How to Implement the Snowflake Pattern
To implement a Snowflake pattern, you must apply normalization techniques (as we saw with the Normalized Form pattern above) to each of the dimensions surrounding the fact table.
If a dimension can be represented by a single table, nothing needs to be done. Otherwise, that dimension should be considered as a subschema that must be taken to 3NF, generating as many lookup tables associated with the dimension’s main table as necessary.
Snowflake Pattern Example
The dimension tables in the Star pattern example from above are clearly not normalized. If you work with the data model to get it into 3NF, you could have an ERD more or less like this:
A central fact table is surrounded by sub-schemas for each related dimension.
Note that some of the single-dimension tables that surrounded the central fact table in the previous Star pattern were decomposed into normalized sub-schemas to adapt the model to the Snowflake pattern.
8. Galaxy (a.k.a. Constellation) Pattern
The Galaxy pattern—also called the Constellation pattern—is an extension of the Star and Snowflake schemas. In a Galaxy pattern, multiple Star or Snowflake schemas are created to handle different business areas in a single data model.
The advantage of the Galaxy pattern is that it allows modeling complex data warehousing schemas in which multiple fact tables coexist. For example, this might occur when you need to gather information coming from different business areas.
The Galaxy pattern also has the advantage of sharing dimension tables between the different fact tables.
Typical Use Case
Galaxy patterns are appropriate in situations where data from different business areas should be kept together in a single data warehouse. The main reason for doing so is to support reports that establish correlations between unrelated data from disparate sources.
Another area of application of the Galaxy pattern is when you need to unify the resources required by a data warehouse: storage, processing, maintenance tasks, etc. This avoids the necessity to escalate resource consumption when adding a new business area.

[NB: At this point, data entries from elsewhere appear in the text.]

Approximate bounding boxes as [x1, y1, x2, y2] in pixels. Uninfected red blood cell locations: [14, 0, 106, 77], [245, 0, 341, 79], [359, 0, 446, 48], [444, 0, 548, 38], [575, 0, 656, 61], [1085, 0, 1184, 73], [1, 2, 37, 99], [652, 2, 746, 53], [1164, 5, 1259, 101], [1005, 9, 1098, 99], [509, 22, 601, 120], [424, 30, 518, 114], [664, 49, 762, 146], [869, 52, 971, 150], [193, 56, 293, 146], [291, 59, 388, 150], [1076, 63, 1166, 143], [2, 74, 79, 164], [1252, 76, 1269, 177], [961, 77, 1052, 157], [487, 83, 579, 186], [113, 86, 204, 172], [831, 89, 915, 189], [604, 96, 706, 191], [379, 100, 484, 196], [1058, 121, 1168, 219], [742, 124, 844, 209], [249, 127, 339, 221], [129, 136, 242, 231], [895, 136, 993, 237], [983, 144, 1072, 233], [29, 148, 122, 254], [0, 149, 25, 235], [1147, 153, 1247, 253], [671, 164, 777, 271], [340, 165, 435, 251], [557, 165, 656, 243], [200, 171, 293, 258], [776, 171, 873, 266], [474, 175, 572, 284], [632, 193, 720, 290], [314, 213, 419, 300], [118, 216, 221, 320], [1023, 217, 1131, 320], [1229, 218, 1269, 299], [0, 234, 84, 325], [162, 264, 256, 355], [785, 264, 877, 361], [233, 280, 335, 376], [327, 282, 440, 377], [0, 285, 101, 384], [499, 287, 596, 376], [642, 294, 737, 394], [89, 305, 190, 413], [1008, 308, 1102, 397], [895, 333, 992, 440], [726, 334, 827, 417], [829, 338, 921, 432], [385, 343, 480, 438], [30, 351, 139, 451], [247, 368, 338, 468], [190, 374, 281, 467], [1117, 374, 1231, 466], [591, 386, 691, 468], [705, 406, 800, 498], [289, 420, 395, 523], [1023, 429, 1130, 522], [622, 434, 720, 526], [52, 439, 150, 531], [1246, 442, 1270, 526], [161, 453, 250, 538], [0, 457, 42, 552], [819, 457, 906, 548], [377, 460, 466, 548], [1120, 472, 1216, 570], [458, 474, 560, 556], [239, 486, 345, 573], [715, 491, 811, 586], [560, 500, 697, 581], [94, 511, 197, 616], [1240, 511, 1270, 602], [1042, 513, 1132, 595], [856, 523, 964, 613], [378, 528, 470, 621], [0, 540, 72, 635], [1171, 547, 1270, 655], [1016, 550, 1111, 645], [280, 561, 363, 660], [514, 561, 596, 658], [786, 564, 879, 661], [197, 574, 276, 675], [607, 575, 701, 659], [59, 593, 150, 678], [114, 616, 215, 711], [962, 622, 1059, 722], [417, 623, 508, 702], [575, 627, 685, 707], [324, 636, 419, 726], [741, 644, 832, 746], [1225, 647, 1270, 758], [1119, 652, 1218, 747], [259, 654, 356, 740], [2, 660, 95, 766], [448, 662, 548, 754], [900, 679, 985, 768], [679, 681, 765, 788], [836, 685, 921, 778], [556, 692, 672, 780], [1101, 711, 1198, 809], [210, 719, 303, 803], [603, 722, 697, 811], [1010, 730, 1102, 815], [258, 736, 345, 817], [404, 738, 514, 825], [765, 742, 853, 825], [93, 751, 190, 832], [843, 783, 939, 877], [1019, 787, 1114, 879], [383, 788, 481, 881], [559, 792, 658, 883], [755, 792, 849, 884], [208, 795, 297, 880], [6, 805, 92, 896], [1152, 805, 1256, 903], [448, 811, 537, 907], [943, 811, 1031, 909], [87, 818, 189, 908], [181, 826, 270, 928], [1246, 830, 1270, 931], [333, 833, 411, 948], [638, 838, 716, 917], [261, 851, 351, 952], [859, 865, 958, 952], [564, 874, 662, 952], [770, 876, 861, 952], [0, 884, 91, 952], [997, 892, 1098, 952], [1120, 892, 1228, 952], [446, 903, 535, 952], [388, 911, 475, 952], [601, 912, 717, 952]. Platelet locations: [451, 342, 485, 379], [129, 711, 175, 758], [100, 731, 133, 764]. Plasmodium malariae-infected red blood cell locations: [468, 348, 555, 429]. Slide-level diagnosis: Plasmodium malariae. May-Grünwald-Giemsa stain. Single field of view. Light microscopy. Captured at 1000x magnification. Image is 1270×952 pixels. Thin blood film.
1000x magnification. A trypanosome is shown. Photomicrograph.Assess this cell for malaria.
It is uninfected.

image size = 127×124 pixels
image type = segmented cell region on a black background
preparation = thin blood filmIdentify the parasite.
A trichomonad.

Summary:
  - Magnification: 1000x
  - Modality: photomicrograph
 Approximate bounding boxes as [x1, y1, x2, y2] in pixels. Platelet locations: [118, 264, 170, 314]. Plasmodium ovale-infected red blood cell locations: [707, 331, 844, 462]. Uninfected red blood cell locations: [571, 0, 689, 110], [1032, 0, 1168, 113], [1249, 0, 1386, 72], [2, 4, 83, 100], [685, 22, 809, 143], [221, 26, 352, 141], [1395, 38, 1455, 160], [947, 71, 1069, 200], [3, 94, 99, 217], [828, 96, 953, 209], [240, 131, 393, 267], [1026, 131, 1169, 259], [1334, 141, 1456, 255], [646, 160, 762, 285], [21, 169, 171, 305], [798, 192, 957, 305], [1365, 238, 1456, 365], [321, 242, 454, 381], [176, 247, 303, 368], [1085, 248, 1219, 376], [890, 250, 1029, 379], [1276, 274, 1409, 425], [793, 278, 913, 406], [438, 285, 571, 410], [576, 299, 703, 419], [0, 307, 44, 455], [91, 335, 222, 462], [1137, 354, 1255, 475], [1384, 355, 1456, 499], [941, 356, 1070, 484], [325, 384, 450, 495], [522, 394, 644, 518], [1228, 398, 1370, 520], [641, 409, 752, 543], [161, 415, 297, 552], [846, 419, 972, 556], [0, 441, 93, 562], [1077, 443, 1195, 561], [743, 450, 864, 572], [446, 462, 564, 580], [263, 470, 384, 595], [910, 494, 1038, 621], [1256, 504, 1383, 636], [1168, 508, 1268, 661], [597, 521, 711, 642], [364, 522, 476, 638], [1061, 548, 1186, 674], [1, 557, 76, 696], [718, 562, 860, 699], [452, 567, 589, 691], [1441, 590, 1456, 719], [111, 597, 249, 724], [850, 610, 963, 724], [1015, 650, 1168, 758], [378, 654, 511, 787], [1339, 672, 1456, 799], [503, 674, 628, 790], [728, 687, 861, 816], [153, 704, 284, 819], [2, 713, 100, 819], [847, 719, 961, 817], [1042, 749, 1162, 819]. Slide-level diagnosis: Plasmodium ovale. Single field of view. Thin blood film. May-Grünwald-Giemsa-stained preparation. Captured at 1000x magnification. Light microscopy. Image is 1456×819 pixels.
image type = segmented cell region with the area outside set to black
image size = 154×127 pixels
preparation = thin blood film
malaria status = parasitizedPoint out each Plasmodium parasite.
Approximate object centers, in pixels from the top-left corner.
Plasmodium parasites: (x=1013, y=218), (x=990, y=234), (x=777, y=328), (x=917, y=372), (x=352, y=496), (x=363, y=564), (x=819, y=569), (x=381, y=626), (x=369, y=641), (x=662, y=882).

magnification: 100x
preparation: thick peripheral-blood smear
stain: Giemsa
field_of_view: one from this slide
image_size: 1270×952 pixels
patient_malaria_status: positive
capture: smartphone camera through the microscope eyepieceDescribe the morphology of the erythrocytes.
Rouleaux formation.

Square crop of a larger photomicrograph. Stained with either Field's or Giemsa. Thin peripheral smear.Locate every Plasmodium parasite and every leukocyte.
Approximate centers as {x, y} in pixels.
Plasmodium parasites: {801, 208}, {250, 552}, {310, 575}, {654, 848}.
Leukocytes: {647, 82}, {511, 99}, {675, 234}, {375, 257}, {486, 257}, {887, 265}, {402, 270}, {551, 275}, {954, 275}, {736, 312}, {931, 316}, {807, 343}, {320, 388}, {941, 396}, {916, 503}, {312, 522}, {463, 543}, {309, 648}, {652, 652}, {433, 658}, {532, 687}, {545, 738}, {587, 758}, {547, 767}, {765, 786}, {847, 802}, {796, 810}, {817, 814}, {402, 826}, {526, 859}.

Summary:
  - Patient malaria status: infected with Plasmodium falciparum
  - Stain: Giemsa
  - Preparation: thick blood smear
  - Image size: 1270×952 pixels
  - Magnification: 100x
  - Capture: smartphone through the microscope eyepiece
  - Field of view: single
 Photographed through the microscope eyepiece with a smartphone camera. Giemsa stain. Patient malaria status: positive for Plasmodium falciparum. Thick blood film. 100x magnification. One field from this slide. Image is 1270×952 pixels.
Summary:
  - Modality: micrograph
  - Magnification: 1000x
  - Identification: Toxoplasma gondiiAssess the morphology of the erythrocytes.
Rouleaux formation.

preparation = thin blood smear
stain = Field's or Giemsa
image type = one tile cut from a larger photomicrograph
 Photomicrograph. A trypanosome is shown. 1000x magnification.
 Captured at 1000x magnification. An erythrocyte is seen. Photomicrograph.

How to Implement the Galaxy Pattern
The implementation of a data warehouse that follows the Galaxy pattern generally starts from an existing Star or Snowflake schema. This schema adopts a Galaxy pattern the moment you add a second fact table. This second fact table is also implemented following a Star or Snowflake pattern (as appropriate). However, you recognize that some dimension tables may already exist in the schema and do not need to be recreated. You just need to link them to the new fact table by adding a foreign key to it.
Galaxy Pattern Example
In this example diagram below, you can see two fact tables: SalesFact
and ProcurementFact
. These two tables share the following dimension tables: Product
and Time
. There are other dimensions that are unique to one of the fact tables: Client
and SalesPerson
are related to SalesFact
, and Provider
and BuyerAgent
are related to ProcurementFact
.
The two fact tables in this Galaxy pattern share two dimension tables, which helps save server resources.
Database Design Patterns for a Whole Year
The data model patterns we’ve presented in this article will give you a head start whenever you have to create a new database design in 2024. If new use cases arise for which you have no suitable database design patterns, rest assured that they will be covered on these pages.